Content Warning: Discussion of colonization of indigenous peoples and death. Brief discussion of racism, misogyny, and genocide.
In this episode, I tell the myth: "Woman Chooses Death" by the Niitsitapi, or Blackfoot people. The tale originates from a number of different accounts from the early 1900s CE, including an ethnology by a dubious anthropologist. The Niitsitapi have historically lived in the modern-day regions of Alberta and Montana (the Northern Laurentian Great Plain). There is contention concerning the origin of the Niitsitapi; the most accepted narrative is that the Niitsitapi migrated from the Great Lakes Region and assimilated with previously extant tribes sometime before European expansion, though the timetable is unknown. Today, their peoples are restricted to two separate reservations: one in Canada and the other in the United States.

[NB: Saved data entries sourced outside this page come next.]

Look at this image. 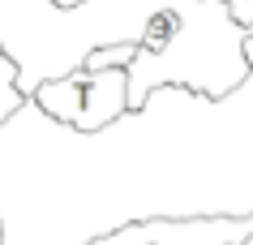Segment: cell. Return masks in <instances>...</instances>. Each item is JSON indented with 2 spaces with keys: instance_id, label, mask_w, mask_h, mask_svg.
I'll return each instance as SVG.
<instances>
[{
  "instance_id": "6da1fadb",
  "label": "cell",
  "mask_w": 253,
  "mask_h": 245,
  "mask_svg": "<svg viewBox=\"0 0 253 245\" xmlns=\"http://www.w3.org/2000/svg\"><path fill=\"white\" fill-rule=\"evenodd\" d=\"M30 103L52 121L78 129L82 138L107 134L129 112V69H78L65 78L43 82Z\"/></svg>"
},
{
  "instance_id": "7a4b0ae2",
  "label": "cell",
  "mask_w": 253,
  "mask_h": 245,
  "mask_svg": "<svg viewBox=\"0 0 253 245\" xmlns=\"http://www.w3.org/2000/svg\"><path fill=\"white\" fill-rule=\"evenodd\" d=\"M253 237V211L249 215H150L103 232L86 245H245Z\"/></svg>"
},
{
  "instance_id": "3957f363",
  "label": "cell",
  "mask_w": 253,
  "mask_h": 245,
  "mask_svg": "<svg viewBox=\"0 0 253 245\" xmlns=\"http://www.w3.org/2000/svg\"><path fill=\"white\" fill-rule=\"evenodd\" d=\"M22 108H26V95L17 91V60L4 56V60H0V129H4L9 116L22 112Z\"/></svg>"
},
{
  "instance_id": "277c9868",
  "label": "cell",
  "mask_w": 253,
  "mask_h": 245,
  "mask_svg": "<svg viewBox=\"0 0 253 245\" xmlns=\"http://www.w3.org/2000/svg\"><path fill=\"white\" fill-rule=\"evenodd\" d=\"M137 48L142 43H103V48H90L86 52V69H129L137 60Z\"/></svg>"
},
{
  "instance_id": "5b68a950",
  "label": "cell",
  "mask_w": 253,
  "mask_h": 245,
  "mask_svg": "<svg viewBox=\"0 0 253 245\" xmlns=\"http://www.w3.org/2000/svg\"><path fill=\"white\" fill-rule=\"evenodd\" d=\"M86 4H90V0H52V9H65V13L69 9H86Z\"/></svg>"
},
{
  "instance_id": "8992f818",
  "label": "cell",
  "mask_w": 253,
  "mask_h": 245,
  "mask_svg": "<svg viewBox=\"0 0 253 245\" xmlns=\"http://www.w3.org/2000/svg\"><path fill=\"white\" fill-rule=\"evenodd\" d=\"M4 56H9V52H4V43H0V60H4Z\"/></svg>"
},
{
  "instance_id": "52a82bcc",
  "label": "cell",
  "mask_w": 253,
  "mask_h": 245,
  "mask_svg": "<svg viewBox=\"0 0 253 245\" xmlns=\"http://www.w3.org/2000/svg\"><path fill=\"white\" fill-rule=\"evenodd\" d=\"M245 245H253V237H249V241H245Z\"/></svg>"
}]
</instances>
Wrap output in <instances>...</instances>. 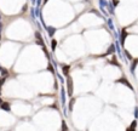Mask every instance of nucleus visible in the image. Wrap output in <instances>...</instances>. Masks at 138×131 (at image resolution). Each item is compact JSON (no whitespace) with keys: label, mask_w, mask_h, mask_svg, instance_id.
<instances>
[{"label":"nucleus","mask_w":138,"mask_h":131,"mask_svg":"<svg viewBox=\"0 0 138 131\" xmlns=\"http://www.w3.org/2000/svg\"><path fill=\"white\" fill-rule=\"evenodd\" d=\"M0 38H1V33H0Z\"/></svg>","instance_id":"nucleus-28"},{"label":"nucleus","mask_w":138,"mask_h":131,"mask_svg":"<svg viewBox=\"0 0 138 131\" xmlns=\"http://www.w3.org/2000/svg\"><path fill=\"white\" fill-rule=\"evenodd\" d=\"M136 127H137V120H133L131 123V125L127 127V130L128 131H131V130H136Z\"/></svg>","instance_id":"nucleus-7"},{"label":"nucleus","mask_w":138,"mask_h":131,"mask_svg":"<svg viewBox=\"0 0 138 131\" xmlns=\"http://www.w3.org/2000/svg\"><path fill=\"white\" fill-rule=\"evenodd\" d=\"M47 1H48V0H44V3H47Z\"/></svg>","instance_id":"nucleus-27"},{"label":"nucleus","mask_w":138,"mask_h":131,"mask_svg":"<svg viewBox=\"0 0 138 131\" xmlns=\"http://www.w3.org/2000/svg\"><path fill=\"white\" fill-rule=\"evenodd\" d=\"M56 48H57V41H56L55 39H52V40H51V50L55 51Z\"/></svg>","instance_id":"nucleus-12"},{"label":"nucleus","mask_w":138,"mask_h":131,"mask_svg":"<svg viewBox=\"0 0 138 131\" xmlns=\"http://www.w3.org/2000/svg\"><path fill=\"white\" fill-rule=\"evenodd\" d=\"M108 26H109V28H110L113 32H115V28H114V24H113V22H111V20H108Z\"/></svg>","instance_id":"nucleus-13"},{"label":"nucleus","mask_w":138,"mask_h":131,"mask_svg":"<svg viewBox=\"0 0 138 131\" xmlns=\"http://www.w3.org/2000/svg\"><path fill=\"white\" fill-rule=\"evenodd\" d=\"M46 29H47V32H48V35L50 36H53L56 33V28L53 27H46Z\"/></svg>","instance_id":"nucleus-9"},{"label":"nucleus","mask_w":138,"mask_h":131,"mask_svg":"<svg viewBox=\"0 0 138 131\" xmlns=\"http://www.w3.org/2000/svg\"><path fill=\"white\" fill-rule=\"evenodd\" d=\"M132 66H131V68H130V70H131V73L132 74H134V70H136V67H137V64H138V58H132Z\"/></svg>","instance_id":"nucleus-4"},{"label":"nucleus","mask_w":138,"mask_h":131,"mask_svg":"<svg viewBox=\"0 0 138 131\" xmlns=\"http://www.w3.org/2000/svg\"><path fill=\"white\" fill-rule=\"evenodd\" d=\"M65 96H67V95H65V90H64V88H61V101H62V104L63 106H64V104H65Z\"/></svg>","instance_id":"nucleus-6"},{"label":"nucleus","mask_w":138,"mask_h":131,"mask_svg":"<svg viewBox=\"0 0 138 131\" xmlns=\"http://www.w3.org/2000/svg\"><path fill=\"white\" fill-rule=\"evenodd\" d=\"M67 86H68V96H73V91H74L73 79H72L69 75H67Z\"/></svg>","instance_id":"nucleus-1"},{"label":"nucleus","mask_w":138,"mask_h":131,"mask_svg":"<svg viewBox=\"0 0 138 131\" xmlns=\"http://www.w3.org/2000/svg\"><path fill=\"white\" fill-rule=\"evenodd\" d=\"M111 62L114 63V64H115L116 67H120V64H119V63L116 62V60H115V57H113V60H111Z\"/></svg>","instance_id":"nucleus-19"},{"label":"nucleus","mask_w":138,"mask_h":131,"mask_svg":"<svg viewBox=\"0 0 138 131\" xmlns=\"http://www.w3.org/2000/svg\"><path fill=\"white\" fill-rule=\"evenodd\" d=\"M30 1H32V4H33V5H34L35 3H36V0H30Z\"/></svg>","instance_id":"nucleus-25"},{"label":"nucleus","mask_w":138,"mask_h":131,"mask_svg":"<svg viewBox=\"0 0 138 131\" xmlns=\"http://www.w3.org/2000/svg\"><path fill=\"white\" fill-rule=\"evenodd\" d=\"M69 69H70V66H62V70H63V74L64 75H69Z\"/></svg>","instance_id":"nucleus-8"},{"label":"nucleus","mask_w":138,"mask_h":131,"mask_svg":"<svg viewBox=\"0 0 138 131\" xmlns=\"http://www.w3.org/2000/svg\"><path fill=\"white\" fill-rule=\"evenodd\" d=\"M115 83H120V84H124L125 86H127L128 89H131V90H133V86H132L131 84L128 83V80L126 79V78H121V79H117Z\"/></svg>","instance_id":"nucleus-2"},{"label":"nucleus","mask_w":138,"mask_h":131,"mask_svg":"<svg viewBox=\"0 0 138 131\" xmlns=\"http://www.w3.org/2000/svg\"><path fill=\"white\" fill-rule=\"evenodd\" d=\"M105 5H107V1L105 0H99V6H101V9H104Z\"/></svg>","instance_id":"nucleus-15"},{"label":"nucleus","mask_w":138,"mask_h":131,"mask_svg":"<svg viewBox=\"0 0 138 131\" xmlns=\"http://www.w3.org/2000/svg\"><path fill=\"white\" fill-rule=\"evenodd\" d=\"M115 51H116V50H115V45H114V44H111L110 46L108 48L107 52H105V54L103 55V57H105V56H108V55H113V54H114Z\"/></svg>","instance_id":"nucleus-3"},{"label":"nucleus","mask_w":138,"mask_h":131,"mask_svg":"<svg viewBox=\"0 0 138 131\" xmlns=\"http://www.w3.org/2000/svg\"><path fill=\"white\" fill-rule=\"evenodd\" d=\"M36 4H38V7H39L40 4H41V0H36Z\"/></svg>","instance_id":"nucleus-24"},{"label":"nucleus","mask_w":138,"mask_h":131,"mask_svg":"<svg viewBox=\"0 0 138 131\" xmlns=\"http://www.w3.org/2000/svg\"><path fill=\"white\" fill-rule=\"evenodd\" d=\"M73 104H74V100H72V101L69 102V109L70 110L73 109Z\"/></svg>","instance_id":"nucleus-20"},{"label":"nucleus","mask_w":138,"mask_h":131,"mask_svg":"<svg viewBox=\"0 0 138 131\" xmlns=\"http://www.w3.org/2000/svg\"><path fill=\"white\" fill-rule=\"evenodd\" d=\"M4 83H5V76L0 79V89H1V86H3V84H4Z\"/></svg>","instance_id":"nucleus-21"},{"label":"nucleus","mask_w":138,"mask_h":131,"mask_svg":"<svg viewBox=\"0 0 138 131\" xmlns=\"http://www.w3.org/2000/svg\"><path fill=\"white\" fill-rule=\"evenodd\" d=\"M47 69H48V70H50V72H51V73H52V74H56V73H55V68L52 67V64H51V63H48Z\"/></svg>","instance_id":"nucleus-14"},{"label":"nucleus","mask_w":138,"mask_h":131,"mask_svg":"<svg viewBox=\"0 0 138 131\" xmlns=\"http://www.w3.org/2000/svg\"><path fill=\"white\" fill-rule=\"evenodd\" d=\"M62 130H68V126H67L65 121H62Z\"/></svg>","instance_id":"nucleus-18"},{"label":"nucleus","mask_w":138,"mask_h":131,"mask_svg":"<svg viewBox=\"0 0 138 131\" xmlns=\"http://www.w3.org/2000/svg\"><path fill=\"white\" fill-rule=\"evenodd\" d=\"M125 55H126V57H127V60H130V61H132V56L130 55V52H128L127 50H125Z\"/></svg>","instance_id":"nucleus-17"},{"label":"nucleus","mask_w":138,"mask_h":131,"mask_svg":"<svg viewBox=\"0 0 138 131\" xmlns=\"http://www.w3.org/2000/svg\"><path fill=\"white\" fill-rule=\"evenodd\" d=\"M105 7H108V10H109V12H110L111 15H114V5H111L110 3H107V5H105Z\"/></svg>","instance_id":"nucleus-10"},{"label":"nucleus","mask_w":138,"mask_h":131,"mask_svg":"<svg viewBox=\"0 0 138 131\" xmlns=\"http://www.w3.org/2000/svg\"><path fill=\"white\" fill-rule=\"evenodd\" d=\"M1 103H3V101H1V100H0V106H1Z\"/></svg>","instance_id":"nucleus-26"},{"label":"nucleus","mask_w":138,"mask_h":131,"mask_svg":"<svg viewBox=\"0 0 138 131\" xmlns=\"http://www.w3.org/2000/svg\"><path fill=\"white\" fill-rule=\"evenodd\" d=\"M134 117L138 118V107H136V108H134Z\"/></svg>","instance_id":"nucleus-22"},{"label":"nucleus","mask_w":138,"mask_h":131,"mask_svg":"<svg viewBox=\"0 0 138 131\" xmlns=\"http://www.w3.org/2000/svg\"><path fill=\"white\" fill-rule=\"evenodd\" d=\"M0 70H1V73H3V76H5V78H6V76L9 75V73H7L6 69H4V68H1V67H0Z\"/></svg>","instance_id":"nucleus-16"},{"label":"nucleus","mask_w":138,"mask_h":131,"mask_svg":"<svg viewBox=\"0 0 138 131\" xmlns=\"http://www.w3.org/2000/svg\"><path fill=\"white\" fill-rule=\"evenodd\" d=\"M126 36H127L126 29H122V32H121V38H120V44H121L122 46L125 45V39H126Z\"/></svg>","instance_id":"nucleus-5"},{"label":"nucleus","mask_w":138,"mask_h":131,"mask_svg":"<svg viewBox=\"0 0 138 131\" xmlns=\"http://www.w3.org/2000/svg\"><path fill=\"white\" fill-rule=\"evenodd\" d=\"M117 4H119V0H113V5H114V7L116 6Z\"/></svg>","instance_id":"nucleus-23"},{"label":"nucleus","mask_w":138,"mask_h":131,"mask_svg":"<svg viewBox=\"0 0 138 131\" xmlns=\"http://www.w3.org/2000/svg\"><path fill=\"white\" fill-rule=\"evenodd\" d=\"M0 107H1V108H3V109H4V110H7V112L10 110V104H9V103H6V102H3Z\"/></svg>","instance_id":"nucleus-11"}]
</instances>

The Niitsitapi are composed of four distinct tribes: the Siksikawa, Kainai, Northern Piikani, and Southern Piikani; estimated at about 16,500 people present today.
We'll explore how the Niitsitapi navigated the complicated political world of the Buffalo Wars, the encroachment of Euro-American colonizers, and attempts to limit the practice of their customs post-reservation. We'll also discuss how the myth convergently evolved the "humans-as-clay" metaphor found throughout a number of different creation stories, the inherently misogynistic nature of the patriarchal creator god, and how the myth conceptualizes of death.